HTLV-I leukemic cells often present numerous genomic alterations, but the genesis and contribution of these chromosomal defects is unclear. The viral oncoprotein Tax has an important role in the initial stages of cellular transformation, inactivates tumor suppressors and stimulates cellular proliferation by inactivating several cell cycle checkpoints. In addition, several studies have shown that Tax inhibits multiple DNA repair pathways. We recently demonstrated that HTLV-I p30 disrupts the formation of the MRN complex onto DDSB foci induced during DNA replication in S phase. However, unlike Tax, our studies showed that p30 itself cannot induce DNA breaks directly, suggesting that it may cooperate with another viral gene to stimulate genetic instability. The data reported here indicate that Tax expression is sufficient to promote accumulation of DDSB in cells passing through the S phase. In this regard, it is important to note that Tax has been reported to inhibit PCNA, DNA Topoisomerase and DNA β-polymerase 
, all known to be involved in DNA replication and to sequester DNA-PK, BRCA1, and MDC1 
. Previous studies have reported that Tax can inhibit p-ATM 
, although similar levels of p-ATM were observed 30 minutes after irradiation of control or HTLV-I cells. It is possible that 30 minutes is sufficient to allow activation of downstream targets and initiate DNA repair. Additional evidence of this study was derived from rat fibroblasts expressing Tax or high dose irradiated cells. Other studies found significant levels of p-ATM in HTLV-I-transformed MT-2 cells in the absence of irradiation or other treatment 
, which is consistent with results presented here and constitutive activation of the DNA repair response in Tax-expressing cells. Discrepancy between these studies may be related to the use of high dose irradiation or different lines being tested (MT-4 and Hut102 versus MT-2 and C10MJ). Our studies suggest that in HTLV-I infected cells Tax impairs HR and favors NHEJ DNA repair. An important component of the NHEJ pathway is Ku80. A previous study reported that Tax is associated with quantitative reduction of Ku80 expression but not depletion 
and this explains why we were able to detect expression by immunofluorescence. Our data reveal a significant qualitative difference in Ku80 distribution within JPX9 cells following induction of Tax expression. In the absence of Tax, Ku80 appear diffuse, while in the presence of Tax and formation of DNA breaks, Ku80 accumulated at DNA break foci as previously reported 
Although our data suggest that Single strand annealing (SSA) or microhomology-mediated end joining (MMEJ) are not frequently used for the repair of DDSB in Tax-expressing cells, we cannot formally exclude the possibility that alt-NHEJ is being used at a lower frequency or specific breaks due to local chromatin structure, and additional studies will be needed to answer these questions. In contrast to HR and NHEJ, RAD52 and ERCC1 are important to promote SSA. Whether Tax affects RAD52 and/or ERCC1 remain to be demonstrated. How Tax-mediated NF-kB activation interferes with HR DNA repair is currently under investigation. An interesting possibility is the effect of Tax on p53. Independent studies showed that p53 can down-regulate HR activity and that this effect of p53 is independent from p53 transcription 
but related to relative levels of expression, because mutations in the transcriptional domain of p53 do not affect inhibition of HR 
. Interestingly, both Tax and Tax mutant M47 that inhibit HR activate NF-kB but also stabilize p53 protein levels. Whether Tax-mediated p53 protein stabilization plays a role in HR inhibition mediated by Tax warrants additional studies. Alternatively, it is possible that Tax expression prevents the recruitment of Rad51 to DDSB.
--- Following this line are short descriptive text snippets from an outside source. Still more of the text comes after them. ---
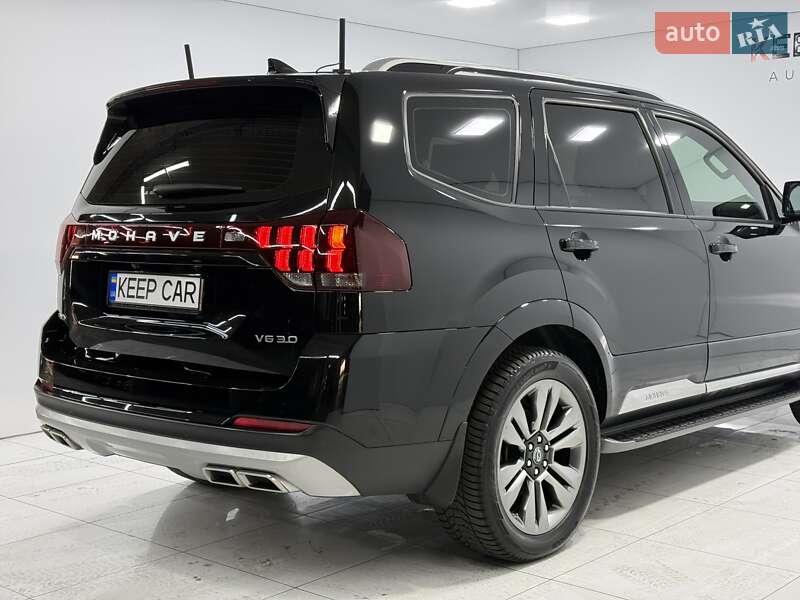 Внедорожник / Кроссовер Kia Mohave 2019 в Одессе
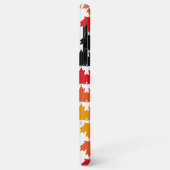 CANADA COLORS MAPLE BY MASANSER PIXELAT Case-Mate iPhoneケース (裏面/左)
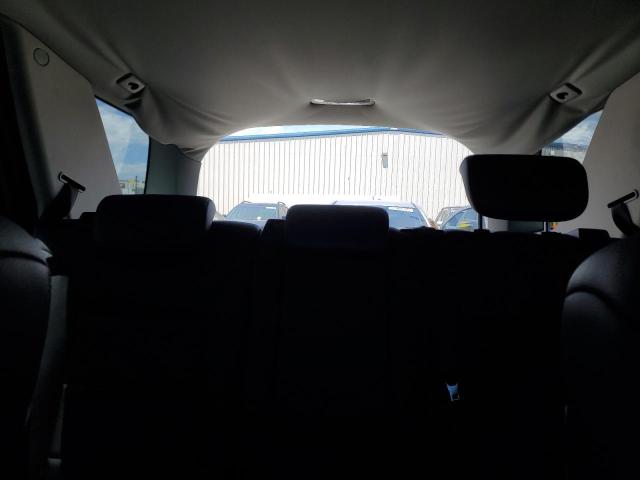 4JGBB8GB1BA691900 - 2011 MERCEDES-BENZ ML 350 4MATIC SILVER photo 10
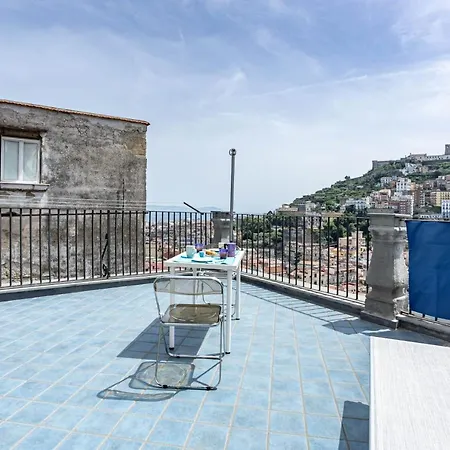 公寓 Hostly - Tarsia 50-beautiful Terrace On *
Our study describes the finding of a novel mechanism for retrovirus-associated genome instability. On one hand, HTLV-I Tax promotes DDSB during DNA replication and simultaneously prevents the repair machinery from using the conservative HR repair, thereby stimulating accumulation of genetic mutations and deletions. Surprisingly, HTLV-I also encodes another viral protein that inhibits HR repair and favors NHEJ. Abuse of unfaithful DNA repair through NHEJ in Tax-expressing cells is likely to have oncogenic consequences. Exactly how HR is inhibited and whether NHEJ is used as a default repair mechanism or is actively stimulated by Tax remain to be investigated. Our findings reveal an intriguing mechanism that could be involved in retrovirus-mediated cellular transformation and could explain the low incidence of HTLV-I-associated diseases, usually detected in 1 to 2% of infected individuals, and the very long latency, decades, before onset of the disease.